Fixing known problems with collections and arrays

In many cases, the best fix to a performance problem stems from deep understanding of the code, and architectural changes that completely eliminate problematic objects and/or result in more appropriate data structures. The tips presented below assume that either the application is already considered well-optimized, or only limited, local changes can be made to it for whatever reason.

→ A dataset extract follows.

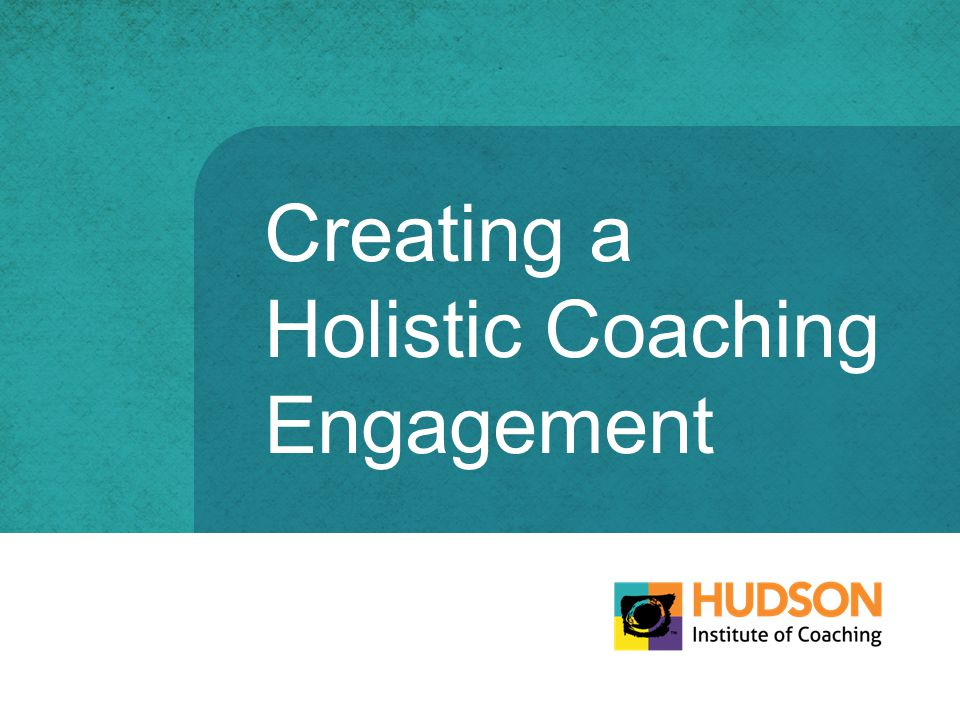 Creating a Holistic Coaching Engagement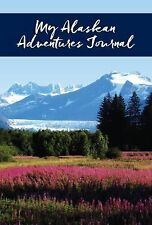 My Alaskan Adventures Journal: Glacier and Fireweed (2015, Paperback)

Empty collections and arrays. A radical way to avoid the overhead of empty collections is to avoid allocating them until the first use (lazy initialization). If a collection is referenced by a data field that's accessed by many methods, switching to lazy initialization would require changing the code of all these methods, so that they check if the field is null and initialize it if so. That would make the code less readable and more brittle; the alternative is to replace all these direct uses with calls to a single accessor method that deals with lazy initialization. Still such changes may be time-consuming, and in some cases may create races in object initialization if these methods can be called by multiple threads.

For this reason, in some situations it makes sense to leave eager collection initialization in place, but change its initial capacity to a smaller number, e.g. use new HashMap(8) instead of new HashMap() (the latter is equivalent to new HashMap(16)). This will reduce the overhead for those HashMaps that stay empty, but may result in some performance overhead due to more frequent collection resizing if many HashMaps allocated at the same site end up growing bigger than their initial capacity. Here, as well as in other cases described below, the information on the number of good collections referenced by the same field, that JOverflow provides, may very helpful. If most collections are bad, the overhead due to the few good ones, that will be negatively affected by the fix, is likely to be negligible. However, if a considerable number of collections allocated at the given point in the code are good, the fix will have to be more sophisticated.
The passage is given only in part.